I had register to the forum 4 days ago and still cannot post. I got the e-mail confirming the username and password but the account is still inactive. 
I figure I ask here.
What is the difference between ECU#2 and ECU#5?


----------



## bowagon (Jan 2, 2006)

*Re: Patatron.com (PrezeS-E36)*

I registered a few days ago myself and haven't even received a conformation. Maybe he is out of business?


----------



## B4S (Apr 16, 2003)

*Re: Patatron.com (bowagon)*

Nope, he's not out of business. Here is what was posted in the MkI forums:

_Quote, originally posted by *"Patatron"* »_I am still working on a better system to weed out spammers from posting porn links and such, but for now, I have to manually activate each forum account. After you sign up, send me an email at [email protected] letting me know a few details (What car you have, interest in forum, etc.) so I know you are not a spammer and have a genuine interest in the forum.
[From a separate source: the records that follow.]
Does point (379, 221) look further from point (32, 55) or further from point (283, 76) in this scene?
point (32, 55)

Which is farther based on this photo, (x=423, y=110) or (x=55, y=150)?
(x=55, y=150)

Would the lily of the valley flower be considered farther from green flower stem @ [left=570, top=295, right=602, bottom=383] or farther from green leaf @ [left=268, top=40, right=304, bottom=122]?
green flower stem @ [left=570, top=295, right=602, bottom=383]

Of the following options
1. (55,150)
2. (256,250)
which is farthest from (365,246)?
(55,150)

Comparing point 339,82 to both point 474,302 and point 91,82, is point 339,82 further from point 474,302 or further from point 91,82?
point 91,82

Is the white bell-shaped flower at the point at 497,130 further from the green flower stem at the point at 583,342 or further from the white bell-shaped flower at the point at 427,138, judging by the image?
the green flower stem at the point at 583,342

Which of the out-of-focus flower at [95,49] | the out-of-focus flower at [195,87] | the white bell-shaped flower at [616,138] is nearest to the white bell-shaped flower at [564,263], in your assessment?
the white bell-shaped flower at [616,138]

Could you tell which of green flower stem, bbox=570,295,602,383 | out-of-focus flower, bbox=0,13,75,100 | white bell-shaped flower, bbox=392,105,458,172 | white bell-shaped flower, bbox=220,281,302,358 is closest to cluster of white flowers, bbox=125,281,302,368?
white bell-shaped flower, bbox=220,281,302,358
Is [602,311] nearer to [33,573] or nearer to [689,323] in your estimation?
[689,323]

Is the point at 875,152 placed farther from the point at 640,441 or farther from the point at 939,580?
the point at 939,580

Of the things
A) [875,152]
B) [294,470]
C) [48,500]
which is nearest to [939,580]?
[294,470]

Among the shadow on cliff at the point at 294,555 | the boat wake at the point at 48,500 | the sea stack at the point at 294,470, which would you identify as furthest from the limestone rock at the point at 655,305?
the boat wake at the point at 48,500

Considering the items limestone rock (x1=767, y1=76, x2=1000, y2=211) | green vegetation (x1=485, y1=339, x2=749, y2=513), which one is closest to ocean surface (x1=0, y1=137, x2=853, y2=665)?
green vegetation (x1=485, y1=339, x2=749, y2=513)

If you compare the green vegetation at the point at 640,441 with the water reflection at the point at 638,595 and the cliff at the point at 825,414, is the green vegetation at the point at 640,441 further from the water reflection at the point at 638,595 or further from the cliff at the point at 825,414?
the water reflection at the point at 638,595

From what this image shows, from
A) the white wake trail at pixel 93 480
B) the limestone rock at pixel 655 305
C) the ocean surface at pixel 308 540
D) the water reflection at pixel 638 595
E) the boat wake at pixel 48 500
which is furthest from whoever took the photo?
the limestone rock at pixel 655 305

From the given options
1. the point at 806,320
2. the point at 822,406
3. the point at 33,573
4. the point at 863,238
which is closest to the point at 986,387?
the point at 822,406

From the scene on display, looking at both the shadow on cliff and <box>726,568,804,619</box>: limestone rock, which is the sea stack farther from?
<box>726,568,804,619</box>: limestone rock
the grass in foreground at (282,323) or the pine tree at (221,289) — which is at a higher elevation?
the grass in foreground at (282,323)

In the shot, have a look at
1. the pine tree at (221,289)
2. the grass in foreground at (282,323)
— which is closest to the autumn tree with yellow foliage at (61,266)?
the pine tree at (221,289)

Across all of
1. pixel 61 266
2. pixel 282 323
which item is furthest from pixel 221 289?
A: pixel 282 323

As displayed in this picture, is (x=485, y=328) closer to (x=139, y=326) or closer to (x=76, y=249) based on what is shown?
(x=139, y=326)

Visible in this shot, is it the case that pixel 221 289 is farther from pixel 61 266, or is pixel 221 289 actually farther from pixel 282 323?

I will activate your account within 24 hours (Usually same day) after I recieve the email. VWVortex.com members just need to send me a link to their profile on vortex, and sign up under the same name to be immediately activated. Patatron.com customers just need to give me their actual name as it appears on their Paypal account, and the date they ordered to be immediately activated. This is turning into a great forum, but at the same time, it is a huge chore to research each applicant, and keep up on orders at the same time, especially as of late where I have been soldering about 12+ hours a day, and my eyes are literally sore from solder fumes! So if you have started an account that is not yet active, shoot me an email so we can get you online ASAP so you can get the assistance you need, or so you can just be a part of a forum full of highly knowledgable people! I feel that the community here is sort of a "Cream of the crop" type of situation because of the strict sign-up policy, and I am proud of that. Thanks for understanding, and contributing to the Patatron.com forums!


----------



## bowagon (Jan 2, 2006)

*Re: Patatron.com (B4S)*

Didn't know that. Thanks for forwarding on the information. Would of been nice to see some reference to that on the home page of his website so people would know when registering. but hey at least we know now. http://****************.com/smile/emthup.gif


----------



## patatron (Aug 10, 2003)

*Re: Patatron.com (bowagon)*

I made a thing at the top of the forum page that explains the new sign-up process. I am sure there is a better way to do this, but it seems to be working great for now! Many new sign-ups have been activated in the past few days. Let me know if you guys have any ?'s -Pat


----------



## evil-e (Aug 15, 2005)

*Re: Patatron.com (patatron)*

Pat,
Dude, you need to get ahold of me about the rest of my order!!!!!!!!!!!!!! I got the ECU, but no harness etc. I sent you a couple of emails and IM's which you replied to and had said you'd get 
the rest of it sent out the beginning of last week. I haven't heard anything back from you since 3/26 now.
*PLEASE* let me know what is up? It's coming up on 2 months since I originally ordered. I've been patient, and I know that you've been busy and had computer issues etc., but honestly I'm getting frustrated by the lack of communication. I've sent you a couple of emails and a couple of IM's.


----------



## rabbito (Jul 26, 2006)

*Re: Patatron.com (evil-e)*


_Quote, originally posted by *evil-e* »_Pat,
Dude, you need to get ahold of me about the rest of my order!!!!!!!!!!!!!! I got the ECU, but no harness etc. I sent you a couple of emails and IM's which you replied to and had said you'd get 
the rest of it sent out the beginning of last week. I haven't heard anything back from you since 3/26 now.
*PLEASE* let me know what is up? It's coming up on 2 months since I originally ordered. I've been patient, and I know that you've been busy and had computer issues etc., but honestly I'm getting frustrated by the lack of communication. I've sent you a couple of emails and a couple of IM's.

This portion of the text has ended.